## What needs to be done
Output the listing word for word, beginning at the line that contains "As depicted in" and continuing through the end of the listing. Omit the pictures.

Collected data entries
········

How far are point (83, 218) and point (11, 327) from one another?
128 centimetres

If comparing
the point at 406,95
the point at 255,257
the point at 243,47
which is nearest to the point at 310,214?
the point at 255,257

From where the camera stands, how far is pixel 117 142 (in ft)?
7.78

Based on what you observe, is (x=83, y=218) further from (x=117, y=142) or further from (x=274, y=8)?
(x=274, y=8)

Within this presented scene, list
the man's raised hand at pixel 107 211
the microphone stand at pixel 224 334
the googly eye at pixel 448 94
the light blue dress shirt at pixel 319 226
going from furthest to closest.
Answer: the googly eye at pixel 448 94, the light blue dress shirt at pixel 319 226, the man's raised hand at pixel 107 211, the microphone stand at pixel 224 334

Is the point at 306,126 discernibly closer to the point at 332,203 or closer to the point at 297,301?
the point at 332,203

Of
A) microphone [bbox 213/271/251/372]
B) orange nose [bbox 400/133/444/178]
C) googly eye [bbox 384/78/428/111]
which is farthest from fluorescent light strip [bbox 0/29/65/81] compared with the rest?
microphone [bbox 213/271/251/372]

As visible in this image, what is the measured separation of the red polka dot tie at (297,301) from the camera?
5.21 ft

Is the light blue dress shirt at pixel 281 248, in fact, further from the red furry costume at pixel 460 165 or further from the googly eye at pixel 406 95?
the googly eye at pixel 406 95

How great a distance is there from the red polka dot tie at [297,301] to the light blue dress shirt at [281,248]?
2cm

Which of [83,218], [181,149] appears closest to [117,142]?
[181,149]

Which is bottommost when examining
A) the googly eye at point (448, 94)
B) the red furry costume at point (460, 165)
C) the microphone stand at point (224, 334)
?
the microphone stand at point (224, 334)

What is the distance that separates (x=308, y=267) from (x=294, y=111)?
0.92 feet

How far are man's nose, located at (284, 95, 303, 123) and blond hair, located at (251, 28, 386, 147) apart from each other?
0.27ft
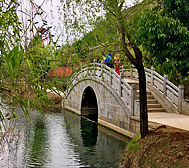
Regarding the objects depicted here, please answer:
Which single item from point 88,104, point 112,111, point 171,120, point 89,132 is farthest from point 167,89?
point 88,104

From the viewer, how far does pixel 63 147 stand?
29.8 ft

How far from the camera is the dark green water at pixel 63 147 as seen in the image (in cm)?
738

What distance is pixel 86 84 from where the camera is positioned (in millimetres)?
15281

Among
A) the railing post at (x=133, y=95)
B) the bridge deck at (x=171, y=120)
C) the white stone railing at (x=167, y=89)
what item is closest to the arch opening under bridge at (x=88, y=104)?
the white stone railing at (x=167, y=89)

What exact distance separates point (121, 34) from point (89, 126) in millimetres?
6644

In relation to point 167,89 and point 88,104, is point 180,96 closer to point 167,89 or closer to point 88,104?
point 167,89

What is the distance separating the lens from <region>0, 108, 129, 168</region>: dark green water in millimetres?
7375

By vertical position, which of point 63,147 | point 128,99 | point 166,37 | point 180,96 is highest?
point 166,37

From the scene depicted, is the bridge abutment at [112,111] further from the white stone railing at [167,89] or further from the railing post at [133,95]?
the white stone railing at [167,89]

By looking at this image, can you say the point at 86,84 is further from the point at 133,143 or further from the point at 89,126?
the point at 133,143

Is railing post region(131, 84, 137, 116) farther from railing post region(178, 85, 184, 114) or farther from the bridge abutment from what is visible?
railing post region(178, 85, 184, 114)

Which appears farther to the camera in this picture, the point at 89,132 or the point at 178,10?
the point at 89,132

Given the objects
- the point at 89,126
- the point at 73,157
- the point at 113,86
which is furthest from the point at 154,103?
the point at 73,157

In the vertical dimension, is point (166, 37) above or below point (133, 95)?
above
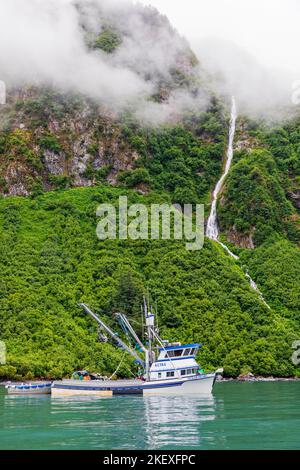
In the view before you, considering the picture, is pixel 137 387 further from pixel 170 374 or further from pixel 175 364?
pixel 175 364

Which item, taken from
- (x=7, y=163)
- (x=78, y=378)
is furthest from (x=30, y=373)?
(x=7, y=163)

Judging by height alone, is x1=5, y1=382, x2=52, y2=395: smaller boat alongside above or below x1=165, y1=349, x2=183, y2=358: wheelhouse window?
below

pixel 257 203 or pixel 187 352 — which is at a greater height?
pixel 257 203

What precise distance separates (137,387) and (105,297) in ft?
154

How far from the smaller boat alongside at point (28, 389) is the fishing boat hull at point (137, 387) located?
4425 millimetres

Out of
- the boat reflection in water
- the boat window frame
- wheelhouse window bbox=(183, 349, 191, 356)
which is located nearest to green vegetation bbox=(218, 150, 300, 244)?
wheelhouse window bbox=(183, 349, 191, 356)

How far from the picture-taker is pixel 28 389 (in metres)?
86.6

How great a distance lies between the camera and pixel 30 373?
101000mm

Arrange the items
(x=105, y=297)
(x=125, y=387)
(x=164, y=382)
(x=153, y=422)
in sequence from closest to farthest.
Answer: (x=153, y=422) → (x=164, y=382) → (x=125, y=387) → (x=105, y=297)

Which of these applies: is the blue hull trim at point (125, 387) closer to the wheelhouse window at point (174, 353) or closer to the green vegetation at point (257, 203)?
the wheelhouse window at point (174, 353)

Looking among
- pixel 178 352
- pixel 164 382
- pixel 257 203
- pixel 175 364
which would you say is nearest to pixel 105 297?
pixel 178 352

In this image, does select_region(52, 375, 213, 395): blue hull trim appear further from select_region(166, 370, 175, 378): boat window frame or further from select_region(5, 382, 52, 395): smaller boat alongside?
select_region(5, 382, 52, 395): smaller boat alongside

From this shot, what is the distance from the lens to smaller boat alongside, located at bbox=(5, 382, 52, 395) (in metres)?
85.2

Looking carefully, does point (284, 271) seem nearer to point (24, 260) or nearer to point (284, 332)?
point (284, 332)
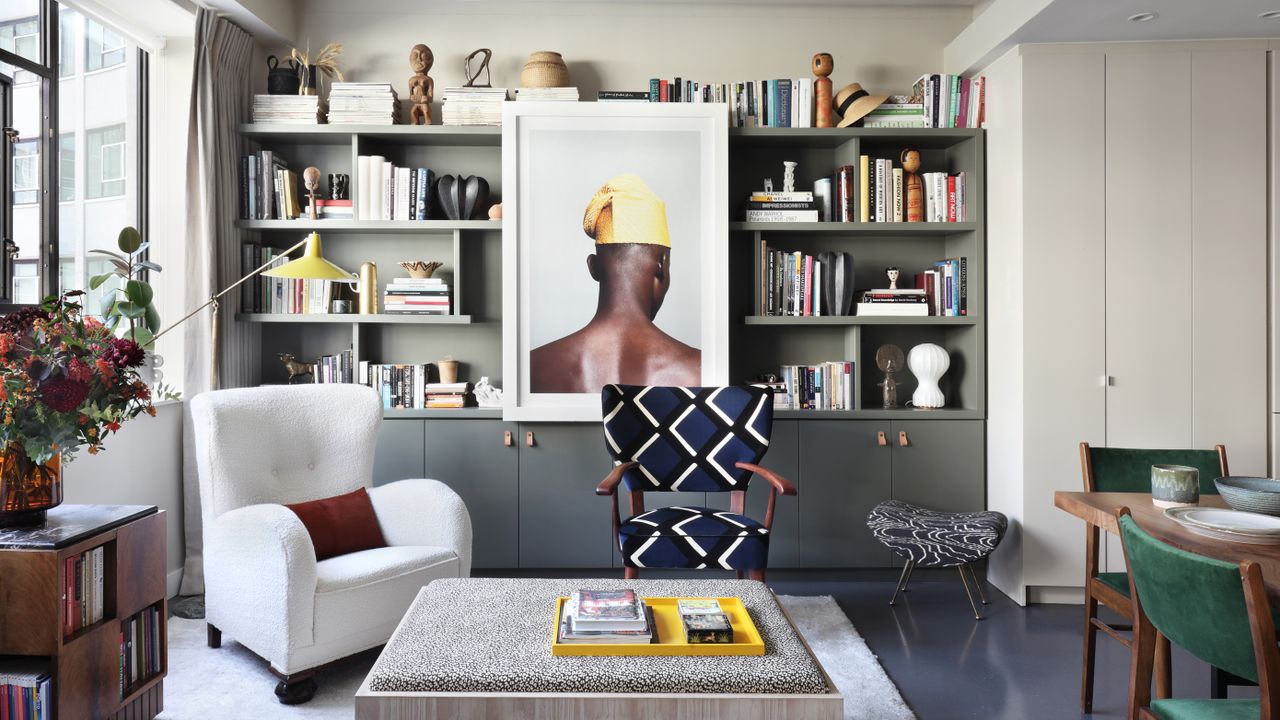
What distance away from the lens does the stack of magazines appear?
173cm

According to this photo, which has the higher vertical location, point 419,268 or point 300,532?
point 419,268

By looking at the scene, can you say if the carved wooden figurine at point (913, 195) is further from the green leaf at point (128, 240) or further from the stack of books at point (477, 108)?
the green leaf at point (128, 240)

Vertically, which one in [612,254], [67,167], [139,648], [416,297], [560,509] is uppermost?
[67,167]

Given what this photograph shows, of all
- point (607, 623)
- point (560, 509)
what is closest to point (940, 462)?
point (560, 509)

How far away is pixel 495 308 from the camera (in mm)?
3979

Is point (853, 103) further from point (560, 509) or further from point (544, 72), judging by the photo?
point (560, 509)

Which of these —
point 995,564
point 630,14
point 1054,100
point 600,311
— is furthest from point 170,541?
point 1054,100

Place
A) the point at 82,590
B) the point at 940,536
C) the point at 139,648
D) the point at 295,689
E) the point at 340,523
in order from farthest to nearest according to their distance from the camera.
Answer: the point at 940,536, the point at 340,523, the point at 295,689, the point at 139,648, the point at 82,590

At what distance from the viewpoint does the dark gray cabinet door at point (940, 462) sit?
3.69 metres

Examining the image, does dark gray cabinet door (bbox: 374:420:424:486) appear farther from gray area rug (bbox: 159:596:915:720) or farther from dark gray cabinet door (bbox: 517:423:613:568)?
gray area rug (bbox: 159:596:915:720)

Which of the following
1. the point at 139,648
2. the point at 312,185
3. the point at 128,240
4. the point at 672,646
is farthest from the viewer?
the point at 312,185

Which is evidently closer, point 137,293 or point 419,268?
point 137,293

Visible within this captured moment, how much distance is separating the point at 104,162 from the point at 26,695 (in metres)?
2.30

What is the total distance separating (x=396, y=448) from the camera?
3.65 m
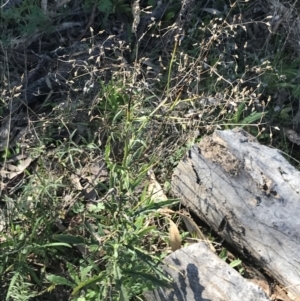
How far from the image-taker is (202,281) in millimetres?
2693

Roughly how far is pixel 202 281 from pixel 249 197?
18.0 inches

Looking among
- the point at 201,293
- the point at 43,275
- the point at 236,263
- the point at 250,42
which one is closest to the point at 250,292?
the point at 201,293

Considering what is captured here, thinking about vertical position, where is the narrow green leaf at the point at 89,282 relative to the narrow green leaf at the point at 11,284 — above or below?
above

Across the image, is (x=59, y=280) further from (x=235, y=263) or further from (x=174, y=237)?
(x=235, y=263)

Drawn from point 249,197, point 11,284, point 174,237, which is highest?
point 249,197

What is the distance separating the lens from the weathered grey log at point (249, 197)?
2738mm

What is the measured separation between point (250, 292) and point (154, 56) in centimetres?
182

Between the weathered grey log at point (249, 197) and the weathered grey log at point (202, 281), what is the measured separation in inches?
8.4

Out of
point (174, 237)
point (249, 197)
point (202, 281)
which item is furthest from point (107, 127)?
point (202, 281)

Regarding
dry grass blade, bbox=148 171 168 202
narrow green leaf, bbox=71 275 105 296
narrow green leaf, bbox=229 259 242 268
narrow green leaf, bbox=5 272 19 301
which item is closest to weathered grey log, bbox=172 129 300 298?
narrow green leaf, bbox=229 259 242 268

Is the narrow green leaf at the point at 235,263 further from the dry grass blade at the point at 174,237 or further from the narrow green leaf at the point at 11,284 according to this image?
the narrow green leaf at the point at 11,284

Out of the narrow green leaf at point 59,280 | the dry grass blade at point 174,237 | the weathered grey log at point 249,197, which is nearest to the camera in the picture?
the narrow green leaf at point 59,280

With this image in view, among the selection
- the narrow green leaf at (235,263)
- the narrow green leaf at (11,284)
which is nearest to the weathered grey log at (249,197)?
the narrow green leaf at (235,263)

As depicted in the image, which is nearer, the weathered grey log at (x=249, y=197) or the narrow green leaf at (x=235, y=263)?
the weathered grey log at (x=249, y=197)
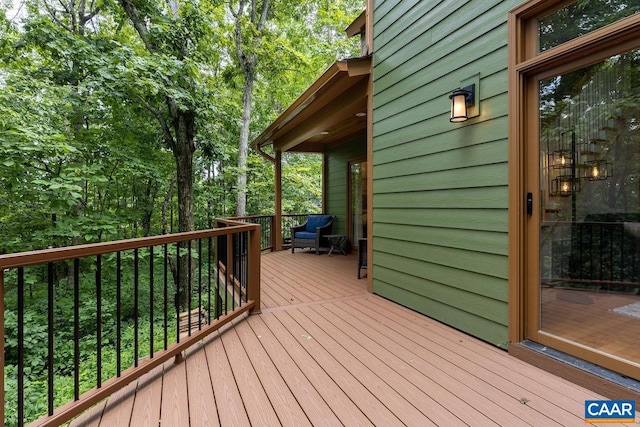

········

## Task result
As depicted in the image, which is nearer, the weathered grey log at (x=249, y=197) or the narrow green leaf at (x=235, y=263)?
the weathered grey log at (x=249, y=197)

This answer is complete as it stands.